• **TASK GOAL**
Exact copies of all the lines below are required, with the pictures omitted.
THE INPUT Block Start
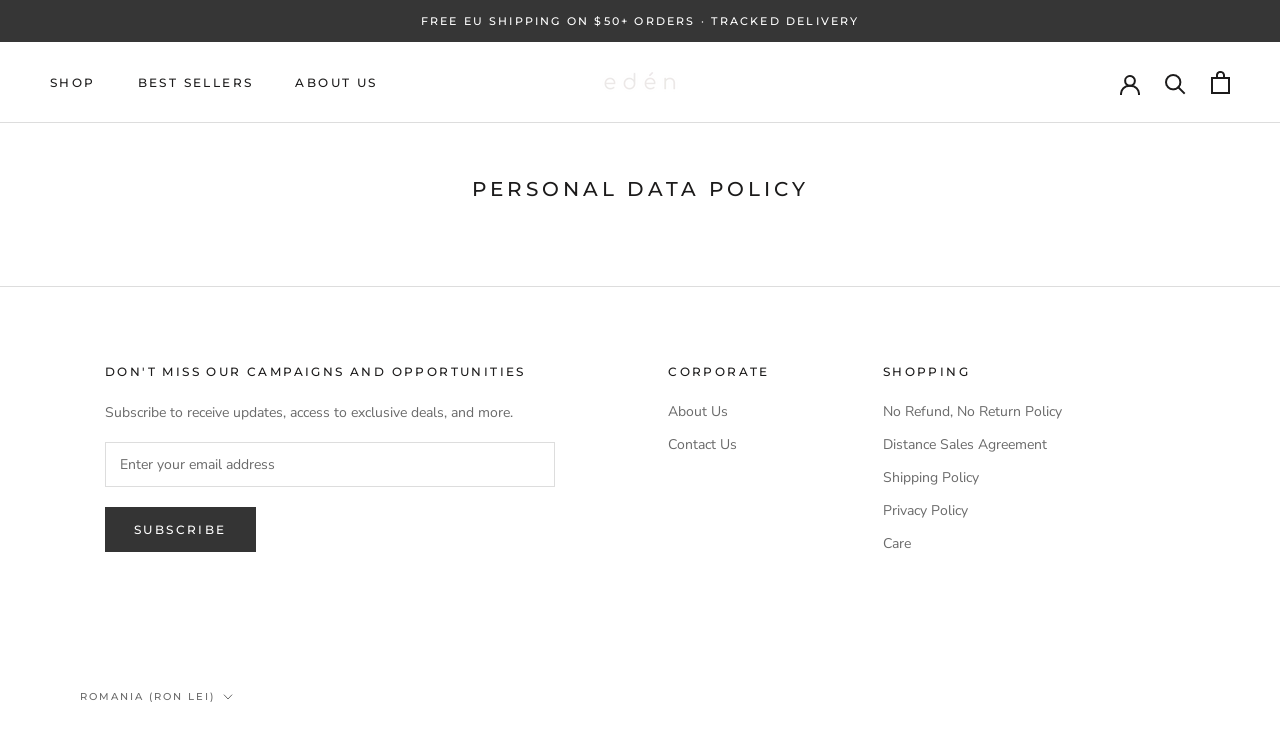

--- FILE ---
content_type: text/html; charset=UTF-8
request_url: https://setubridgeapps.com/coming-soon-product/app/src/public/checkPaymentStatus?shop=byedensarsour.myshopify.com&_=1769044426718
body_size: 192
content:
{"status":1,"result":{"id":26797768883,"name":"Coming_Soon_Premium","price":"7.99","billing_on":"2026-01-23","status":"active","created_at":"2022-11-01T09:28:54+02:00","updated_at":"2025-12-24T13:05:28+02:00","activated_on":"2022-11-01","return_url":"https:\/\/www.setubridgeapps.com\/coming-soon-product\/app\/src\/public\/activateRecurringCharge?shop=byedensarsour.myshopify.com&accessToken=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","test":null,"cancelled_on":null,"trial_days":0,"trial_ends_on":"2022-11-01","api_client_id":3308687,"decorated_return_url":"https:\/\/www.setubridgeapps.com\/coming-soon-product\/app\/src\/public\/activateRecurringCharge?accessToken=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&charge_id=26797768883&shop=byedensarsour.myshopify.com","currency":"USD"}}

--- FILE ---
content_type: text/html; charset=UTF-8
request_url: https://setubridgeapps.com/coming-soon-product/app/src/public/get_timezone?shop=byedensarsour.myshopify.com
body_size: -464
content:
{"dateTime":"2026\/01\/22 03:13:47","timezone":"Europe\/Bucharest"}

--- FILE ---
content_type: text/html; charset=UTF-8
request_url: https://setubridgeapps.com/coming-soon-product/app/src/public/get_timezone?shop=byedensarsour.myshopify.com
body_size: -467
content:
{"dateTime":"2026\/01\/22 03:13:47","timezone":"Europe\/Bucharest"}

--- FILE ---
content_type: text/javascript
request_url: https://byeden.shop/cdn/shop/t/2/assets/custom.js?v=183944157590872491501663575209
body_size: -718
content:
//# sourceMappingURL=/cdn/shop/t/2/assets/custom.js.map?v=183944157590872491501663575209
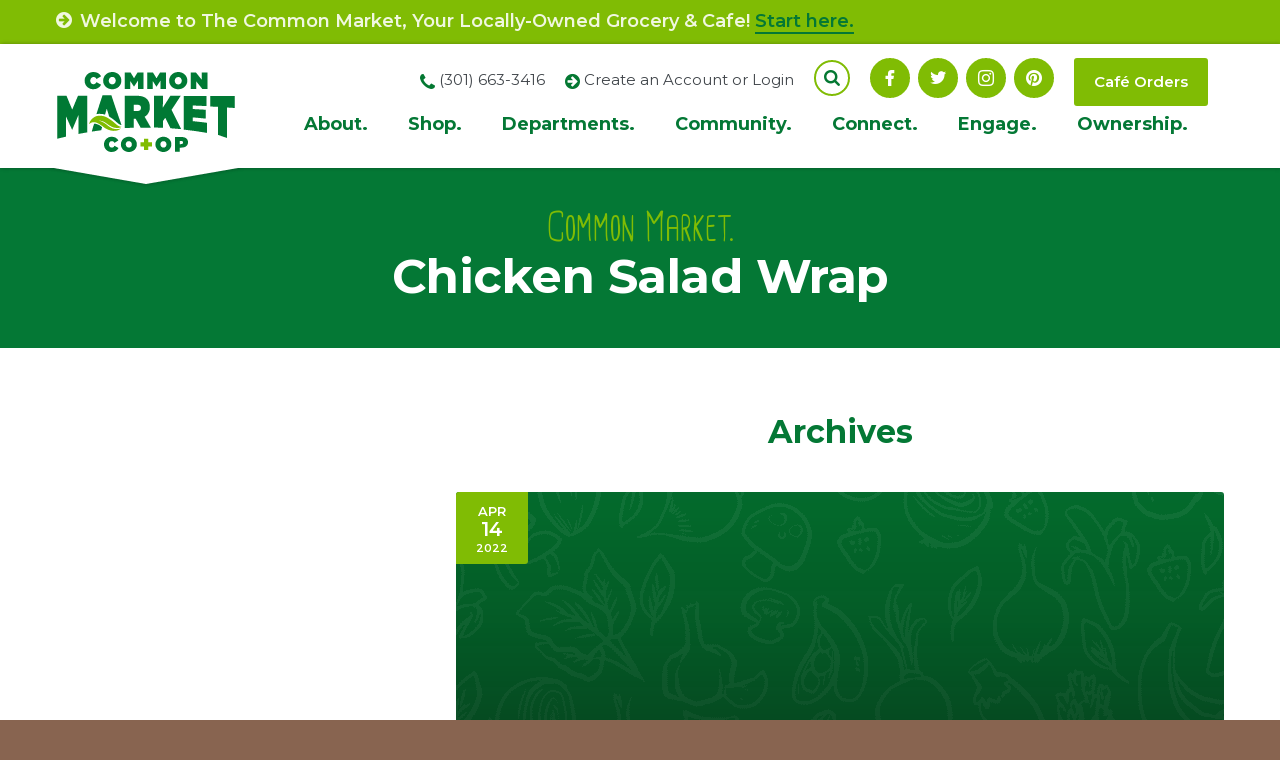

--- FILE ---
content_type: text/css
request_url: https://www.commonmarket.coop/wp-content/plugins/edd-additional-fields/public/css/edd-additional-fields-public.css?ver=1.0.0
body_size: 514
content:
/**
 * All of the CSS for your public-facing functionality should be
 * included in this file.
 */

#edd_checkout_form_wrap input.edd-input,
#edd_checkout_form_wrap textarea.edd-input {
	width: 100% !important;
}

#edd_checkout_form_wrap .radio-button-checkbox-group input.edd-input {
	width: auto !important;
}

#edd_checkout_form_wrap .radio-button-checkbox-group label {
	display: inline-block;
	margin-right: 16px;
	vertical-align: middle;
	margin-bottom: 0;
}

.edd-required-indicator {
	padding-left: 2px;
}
THE INPUT Block End
• **ANSWER TO THE PROBLEM**
--- FILE ---
content_type: text/html; charset=UTF-8
request_url: https://setubridgeapps.com/coming-soon-product/app/src/public/checkPaymentStatus?shop=byedensarsour.myshopify.com&_=1769044426718
body_size: 192
content:
{"status":1,"result":{"id":26797768883,"name":"Coming_Soon_Premium","price":"7.99","billing_on":"2026-01-23","status":"active","created_at":"2022-11-01T09:28:54+02:00","updated_at":"2025-12-24T13:05:28+02:00","activated_on":"2022-11-01","return_url":"https:\/\/www.setubridgeapps.com\/coming-soon-product\/app\/src\/public\/activateRecurringCharge?shop=byedensarsour.myshopify.com&accessToken=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","test":null,"cancelled_on":null,"trial_days":0,"trial_ends_on":"2022-11-01","api_client_id":3308687,"decorated_return_url":"https:\/\/www.setubridgeapps.com\/coming-soon-product\/app\/src\/public\/activateRecurringCharge?accessToken=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&charge_id=26797768883&shop=byedensarsour.myshopify.com","currency":"USD"}}

--- FILE ---
content_type: text/html; charset=UTF-8
request_url: https://setubridgeapps.com/coming-soon-product/app/src/public/get_timezone?shop=byedensarsour.myshopify.com
body_size: -464
content:
{"dateTime":"2026\/01\/22 03:13:47","timezone":"Europe\/Bucharest"}

--- FILE ---
content_type: text/html; charset=UTF-8
request_url: https://setubridgeapps.com/coming-soon-product/app/src/public/get_timezone?shop=byedensarsour.myshopify.com
body_size: -467
content:
{"dateTime":"2026\/01\/22 03:13:47","timezone":"Europe\/Bucharest"}

--- FILE ---
content_type: text/javascript
request_url: https://byeden.shop/cdn/shop/t/2/assets/custom.js?v=183944157590872491501663575209
body_size: -718
content:
//# sourceMappingURL=/cdn/shop/t/2/assets/custom.js.map?v=183944157590872491501663575209

--- FILE ---
content_type: text/css
request_url: https://www.commonmarket.coop/wp-content/plugins/edd-additional-fields/public/css/edd-additional-fields-public.css?ver=1.0.0
body_size: 514
content:
/**
 * All of the CSS for your public-facing functionality should be
 * included in this file.
 */

#edd_checkout_form_wrap input.edd-input,
#edd_checkout_form_wrap textarea.edd-input {
	width: 100% !important;
}

#edd_checkout_form_wrap .radio-button-checkbox-group input.edd-input {
	width: auto !important;
}

#edd_checkout_form_wrap .radio-button-checkbox-group label {
	display: inline-block;
	margin-right: 16px;
	vertical-align: middle;
	margin-bottom: 0;
}

.edd-required-indicator {
	padding-left: 2px;
}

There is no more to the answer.